# Task 1
What sentence did Chris Bucchere receive, according to the bicycle manslaughter article?
# Task 2
Quote the bicycle manslaughter article, starting at "A man who killed" and ending at "mandatory community service.".
# Task 3
List every person mentioned by name in the bicycle manslaughter article.
Text shown START
A man who killed a person on foot with his bicycle last year won’t serve any jail time in what’s thought to be “the first vehicular manslaughter conviction in the nation involving a bicyclist.”

Prosecutors said Chris Bucchere, 37, of San Francisco, ran “several red lights” and was moving at an estimated 30 mph when he lethally collided with Sutchi Hui, 71, in a crosswalk, as Slate and other outlets reported Tuesday. Hui survived for four days before dying.

“The light turned yellow as I was approaching the intersection, but I was already way too committed to stop,” Bucchere reportedly wrote on Mission Cycling Club’s biking forum. “I laid it down and just plowed through the crowded crosswalk in the least-populated place I could find.”

Bucchere plead guilty Tuesday and will get three years of probation and 1,000 hours of mandatory community service.

BikePortland reader Anne Fischer, who lives in Sellwood/Westmoreland, wrote BikePortland to say this about the unusual case:

Personally, I find it appalling that a reckless bicyclist – he’d just run several red lights prior to the collision – fatally hits a pedestrian in a crosswalk and gets off with three years of probation and 1,000 hours of community service. If a car driver had been the agent of this pedestrian’s death and received the same sentence, I would be equally appalled.

Another reason I’d like this story to be reported in BikePortland is because BP commenters will periodically claim that bikes have such small mass that they pose little danger, and certainly not life-threatening danger, to pedestrians.

In light of our ongoing conversation about the too-common violence on Portland’s streets, we wanted to share the Bucchere verdict and Fischer’s perspective. Though this awful situation is certainly uncommon, hopefully there’s something to be learned from it.
Text shown END
Dataset extract START
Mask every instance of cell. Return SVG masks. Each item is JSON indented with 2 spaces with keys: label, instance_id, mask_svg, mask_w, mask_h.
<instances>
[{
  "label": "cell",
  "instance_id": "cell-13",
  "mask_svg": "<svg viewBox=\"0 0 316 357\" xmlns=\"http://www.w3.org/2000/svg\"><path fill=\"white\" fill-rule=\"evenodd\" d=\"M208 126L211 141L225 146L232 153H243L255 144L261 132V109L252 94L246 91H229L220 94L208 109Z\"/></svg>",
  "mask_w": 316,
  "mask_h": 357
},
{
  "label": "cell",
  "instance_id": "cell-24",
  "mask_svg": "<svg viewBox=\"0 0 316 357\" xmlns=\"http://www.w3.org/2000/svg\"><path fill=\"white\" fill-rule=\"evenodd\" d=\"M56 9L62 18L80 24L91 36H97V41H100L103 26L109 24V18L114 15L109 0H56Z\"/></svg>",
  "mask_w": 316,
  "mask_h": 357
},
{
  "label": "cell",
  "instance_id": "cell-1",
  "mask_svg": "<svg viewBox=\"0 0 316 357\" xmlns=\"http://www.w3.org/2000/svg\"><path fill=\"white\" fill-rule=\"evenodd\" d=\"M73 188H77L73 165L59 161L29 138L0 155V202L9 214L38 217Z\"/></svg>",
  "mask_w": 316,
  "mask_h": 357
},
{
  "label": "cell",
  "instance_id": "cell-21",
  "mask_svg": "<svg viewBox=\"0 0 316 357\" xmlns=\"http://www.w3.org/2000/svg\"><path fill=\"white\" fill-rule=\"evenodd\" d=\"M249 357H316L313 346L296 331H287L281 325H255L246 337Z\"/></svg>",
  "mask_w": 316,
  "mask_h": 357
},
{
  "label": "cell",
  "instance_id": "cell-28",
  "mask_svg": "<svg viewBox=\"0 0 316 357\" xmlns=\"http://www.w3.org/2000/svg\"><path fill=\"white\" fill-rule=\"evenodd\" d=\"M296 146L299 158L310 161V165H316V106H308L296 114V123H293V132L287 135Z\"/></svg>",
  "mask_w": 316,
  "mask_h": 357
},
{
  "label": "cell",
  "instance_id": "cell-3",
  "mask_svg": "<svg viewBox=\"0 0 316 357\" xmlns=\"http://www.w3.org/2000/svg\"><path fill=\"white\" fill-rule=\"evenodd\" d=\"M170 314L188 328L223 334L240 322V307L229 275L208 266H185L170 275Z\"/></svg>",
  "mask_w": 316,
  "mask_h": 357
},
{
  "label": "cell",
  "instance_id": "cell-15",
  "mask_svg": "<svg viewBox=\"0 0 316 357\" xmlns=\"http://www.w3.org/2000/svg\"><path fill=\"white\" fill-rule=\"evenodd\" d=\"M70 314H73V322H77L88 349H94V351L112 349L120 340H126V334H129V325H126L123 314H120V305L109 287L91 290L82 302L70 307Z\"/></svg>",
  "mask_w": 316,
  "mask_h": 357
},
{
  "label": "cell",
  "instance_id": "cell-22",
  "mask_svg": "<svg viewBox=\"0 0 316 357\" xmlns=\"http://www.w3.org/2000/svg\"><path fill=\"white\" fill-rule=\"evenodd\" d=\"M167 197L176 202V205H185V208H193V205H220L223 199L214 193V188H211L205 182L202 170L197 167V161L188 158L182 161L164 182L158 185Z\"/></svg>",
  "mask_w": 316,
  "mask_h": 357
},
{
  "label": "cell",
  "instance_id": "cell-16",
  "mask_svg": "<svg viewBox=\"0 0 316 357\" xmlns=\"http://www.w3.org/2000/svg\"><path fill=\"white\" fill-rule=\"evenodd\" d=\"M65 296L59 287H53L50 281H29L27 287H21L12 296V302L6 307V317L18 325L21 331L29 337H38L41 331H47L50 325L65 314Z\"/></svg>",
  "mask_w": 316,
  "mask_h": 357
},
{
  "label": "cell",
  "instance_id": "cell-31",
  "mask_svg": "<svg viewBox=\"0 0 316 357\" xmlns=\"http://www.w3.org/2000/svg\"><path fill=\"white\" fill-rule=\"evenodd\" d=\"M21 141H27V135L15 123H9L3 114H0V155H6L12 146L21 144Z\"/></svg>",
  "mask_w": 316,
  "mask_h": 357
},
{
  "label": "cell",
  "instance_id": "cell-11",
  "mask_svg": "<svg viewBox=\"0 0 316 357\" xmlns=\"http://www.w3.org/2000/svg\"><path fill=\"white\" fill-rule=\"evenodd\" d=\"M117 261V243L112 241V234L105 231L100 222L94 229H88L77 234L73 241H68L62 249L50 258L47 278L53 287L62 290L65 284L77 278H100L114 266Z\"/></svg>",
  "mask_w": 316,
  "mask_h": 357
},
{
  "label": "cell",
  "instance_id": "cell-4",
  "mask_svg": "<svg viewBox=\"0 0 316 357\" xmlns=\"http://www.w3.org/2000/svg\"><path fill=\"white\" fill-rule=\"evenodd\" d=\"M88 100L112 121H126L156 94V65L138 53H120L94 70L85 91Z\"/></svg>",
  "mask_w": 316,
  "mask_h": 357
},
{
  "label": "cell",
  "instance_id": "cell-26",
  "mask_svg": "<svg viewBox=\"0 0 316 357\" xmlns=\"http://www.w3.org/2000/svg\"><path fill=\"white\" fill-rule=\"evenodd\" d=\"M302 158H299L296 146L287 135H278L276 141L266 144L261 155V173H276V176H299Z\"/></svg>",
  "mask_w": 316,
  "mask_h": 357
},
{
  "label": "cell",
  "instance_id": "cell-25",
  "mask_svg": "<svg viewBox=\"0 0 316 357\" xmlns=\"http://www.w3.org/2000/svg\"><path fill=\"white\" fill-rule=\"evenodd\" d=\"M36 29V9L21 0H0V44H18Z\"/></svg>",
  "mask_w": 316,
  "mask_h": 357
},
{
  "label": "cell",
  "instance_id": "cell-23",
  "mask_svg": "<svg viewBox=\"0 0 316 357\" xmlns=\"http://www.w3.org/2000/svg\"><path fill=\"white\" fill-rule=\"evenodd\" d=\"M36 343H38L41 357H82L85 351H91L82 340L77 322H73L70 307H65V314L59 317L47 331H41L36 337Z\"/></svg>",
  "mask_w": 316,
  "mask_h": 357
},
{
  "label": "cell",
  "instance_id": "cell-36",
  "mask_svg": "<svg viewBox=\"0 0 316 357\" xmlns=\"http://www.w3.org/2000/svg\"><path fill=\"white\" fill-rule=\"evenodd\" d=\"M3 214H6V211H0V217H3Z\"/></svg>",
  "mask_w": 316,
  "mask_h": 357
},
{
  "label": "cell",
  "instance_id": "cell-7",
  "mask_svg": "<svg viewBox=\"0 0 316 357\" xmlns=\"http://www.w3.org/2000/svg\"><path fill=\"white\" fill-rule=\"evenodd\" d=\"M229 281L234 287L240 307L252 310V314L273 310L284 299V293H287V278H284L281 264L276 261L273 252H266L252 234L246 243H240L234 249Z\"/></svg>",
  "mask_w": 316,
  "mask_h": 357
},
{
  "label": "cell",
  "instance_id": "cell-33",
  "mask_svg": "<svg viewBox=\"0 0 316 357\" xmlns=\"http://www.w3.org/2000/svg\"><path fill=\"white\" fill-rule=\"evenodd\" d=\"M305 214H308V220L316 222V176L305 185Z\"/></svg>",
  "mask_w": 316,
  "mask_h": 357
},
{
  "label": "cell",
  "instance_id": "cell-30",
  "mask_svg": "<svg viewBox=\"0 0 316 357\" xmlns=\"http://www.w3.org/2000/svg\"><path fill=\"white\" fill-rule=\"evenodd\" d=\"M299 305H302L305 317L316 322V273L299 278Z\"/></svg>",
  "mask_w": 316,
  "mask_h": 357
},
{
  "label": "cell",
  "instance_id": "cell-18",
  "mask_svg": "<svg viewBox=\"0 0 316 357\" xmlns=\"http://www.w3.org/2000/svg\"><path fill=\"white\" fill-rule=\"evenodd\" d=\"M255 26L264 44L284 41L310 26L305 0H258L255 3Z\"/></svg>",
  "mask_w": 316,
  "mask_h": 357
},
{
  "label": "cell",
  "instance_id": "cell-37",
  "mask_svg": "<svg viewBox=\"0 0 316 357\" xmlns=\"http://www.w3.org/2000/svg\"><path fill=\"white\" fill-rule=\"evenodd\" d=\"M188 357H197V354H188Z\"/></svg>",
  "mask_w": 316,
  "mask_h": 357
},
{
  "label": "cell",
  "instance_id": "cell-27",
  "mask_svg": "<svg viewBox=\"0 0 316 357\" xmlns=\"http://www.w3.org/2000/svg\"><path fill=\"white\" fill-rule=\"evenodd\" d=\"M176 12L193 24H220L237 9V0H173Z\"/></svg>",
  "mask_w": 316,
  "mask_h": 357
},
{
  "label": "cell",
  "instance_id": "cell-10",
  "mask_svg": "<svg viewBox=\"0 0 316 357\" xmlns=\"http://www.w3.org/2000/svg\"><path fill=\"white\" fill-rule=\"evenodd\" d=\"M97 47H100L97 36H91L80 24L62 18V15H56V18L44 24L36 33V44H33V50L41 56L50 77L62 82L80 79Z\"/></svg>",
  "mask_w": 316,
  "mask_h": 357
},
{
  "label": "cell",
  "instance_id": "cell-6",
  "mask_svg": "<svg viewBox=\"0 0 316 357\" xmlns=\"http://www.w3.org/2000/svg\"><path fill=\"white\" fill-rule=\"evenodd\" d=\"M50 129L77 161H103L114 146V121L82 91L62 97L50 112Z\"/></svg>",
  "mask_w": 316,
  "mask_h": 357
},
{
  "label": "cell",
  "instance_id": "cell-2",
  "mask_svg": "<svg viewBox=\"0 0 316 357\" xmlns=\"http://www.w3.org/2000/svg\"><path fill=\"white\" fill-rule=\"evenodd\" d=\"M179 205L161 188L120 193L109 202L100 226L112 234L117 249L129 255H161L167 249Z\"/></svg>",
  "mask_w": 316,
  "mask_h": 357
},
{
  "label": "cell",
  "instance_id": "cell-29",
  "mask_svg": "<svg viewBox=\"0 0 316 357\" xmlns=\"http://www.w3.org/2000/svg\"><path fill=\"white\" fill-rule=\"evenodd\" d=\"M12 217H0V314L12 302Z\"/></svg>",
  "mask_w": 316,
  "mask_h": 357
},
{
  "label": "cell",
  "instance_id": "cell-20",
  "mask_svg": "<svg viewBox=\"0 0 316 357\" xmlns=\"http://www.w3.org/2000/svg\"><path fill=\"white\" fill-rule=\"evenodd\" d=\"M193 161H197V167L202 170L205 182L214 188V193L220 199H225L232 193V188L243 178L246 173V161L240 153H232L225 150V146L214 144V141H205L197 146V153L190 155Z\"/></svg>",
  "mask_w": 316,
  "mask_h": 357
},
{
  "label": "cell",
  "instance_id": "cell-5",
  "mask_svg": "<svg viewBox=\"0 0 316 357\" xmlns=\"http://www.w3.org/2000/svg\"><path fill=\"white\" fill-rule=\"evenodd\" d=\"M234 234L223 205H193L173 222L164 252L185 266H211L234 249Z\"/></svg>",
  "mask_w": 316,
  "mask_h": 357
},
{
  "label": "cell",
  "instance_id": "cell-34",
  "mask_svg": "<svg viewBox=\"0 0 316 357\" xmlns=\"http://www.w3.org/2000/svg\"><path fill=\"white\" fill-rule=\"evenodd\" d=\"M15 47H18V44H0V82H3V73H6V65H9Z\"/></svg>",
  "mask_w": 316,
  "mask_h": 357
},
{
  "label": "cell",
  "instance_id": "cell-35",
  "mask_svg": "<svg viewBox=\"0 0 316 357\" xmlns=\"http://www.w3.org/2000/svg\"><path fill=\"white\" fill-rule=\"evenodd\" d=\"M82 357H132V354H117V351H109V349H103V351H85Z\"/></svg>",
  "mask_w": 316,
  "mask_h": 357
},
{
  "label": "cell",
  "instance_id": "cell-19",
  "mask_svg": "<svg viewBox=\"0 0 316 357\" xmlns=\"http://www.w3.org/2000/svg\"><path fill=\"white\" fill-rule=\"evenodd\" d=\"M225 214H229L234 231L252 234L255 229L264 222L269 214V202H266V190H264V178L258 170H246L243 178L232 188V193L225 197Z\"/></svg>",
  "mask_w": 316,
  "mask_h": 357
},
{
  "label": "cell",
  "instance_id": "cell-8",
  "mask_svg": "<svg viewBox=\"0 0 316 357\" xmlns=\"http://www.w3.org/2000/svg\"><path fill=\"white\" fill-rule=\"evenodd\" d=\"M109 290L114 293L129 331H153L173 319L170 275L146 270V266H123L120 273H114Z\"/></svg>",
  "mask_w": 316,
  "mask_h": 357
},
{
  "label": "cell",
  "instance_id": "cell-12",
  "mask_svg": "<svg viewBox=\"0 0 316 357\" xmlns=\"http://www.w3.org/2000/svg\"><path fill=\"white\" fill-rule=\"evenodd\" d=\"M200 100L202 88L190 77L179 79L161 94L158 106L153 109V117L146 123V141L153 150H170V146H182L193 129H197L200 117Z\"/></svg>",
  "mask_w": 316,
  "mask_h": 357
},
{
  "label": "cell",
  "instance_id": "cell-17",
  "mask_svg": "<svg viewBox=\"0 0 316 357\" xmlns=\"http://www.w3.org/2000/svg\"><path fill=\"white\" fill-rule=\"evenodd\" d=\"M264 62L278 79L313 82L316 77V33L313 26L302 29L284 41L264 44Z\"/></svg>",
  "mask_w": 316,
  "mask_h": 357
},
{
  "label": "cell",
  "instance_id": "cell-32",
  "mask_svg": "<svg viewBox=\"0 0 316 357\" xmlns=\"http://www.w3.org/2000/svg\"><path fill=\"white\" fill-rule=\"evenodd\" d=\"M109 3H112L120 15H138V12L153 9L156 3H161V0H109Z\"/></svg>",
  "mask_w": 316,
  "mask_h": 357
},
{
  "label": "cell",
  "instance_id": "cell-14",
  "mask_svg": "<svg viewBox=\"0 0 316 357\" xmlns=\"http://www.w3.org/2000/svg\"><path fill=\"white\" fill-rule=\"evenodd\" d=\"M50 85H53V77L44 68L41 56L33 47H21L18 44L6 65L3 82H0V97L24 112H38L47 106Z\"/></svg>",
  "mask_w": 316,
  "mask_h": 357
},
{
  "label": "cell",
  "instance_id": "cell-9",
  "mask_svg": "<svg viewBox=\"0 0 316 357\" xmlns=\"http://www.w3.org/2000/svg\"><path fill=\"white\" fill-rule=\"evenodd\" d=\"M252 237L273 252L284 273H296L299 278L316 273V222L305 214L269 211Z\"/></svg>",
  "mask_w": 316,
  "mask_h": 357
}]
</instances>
Dataset extract END
# Task output 1
Three years of probation and 1,000 hours of mandatory community service.

# Task output 2
A man who killed a person on foot with his bicycle last year won’t serve any jail time in what’s thought to be “the first vehicular manslaughter conviction in the nation involving a bicyclist.”

Prosecutors said Chris Bucchere, 37, of San Francisco, ran “several red lights” and was moving at an estimated 30 mph when he lethally collided with Sutchi Hui, 71, in a crosswalk, as Slate and other outlets reported Tuesday. Hui survived for four days before dying.

“The light turned yellow as I was approaching the intersection, but I was already way too committed to stop,” Bucchere reportedly wrote on Mission Cycling Club’s biking forum. “I laid it down and just plowed through the crowded crosswalk in the least-populated place I could find.”

Bucchere plead guilty Tuesday and will get three years of probation and 1,000 hours of mandatory community service.

# Task output 3
Chris Bucchere, Sutchi Hui, Anne Fischer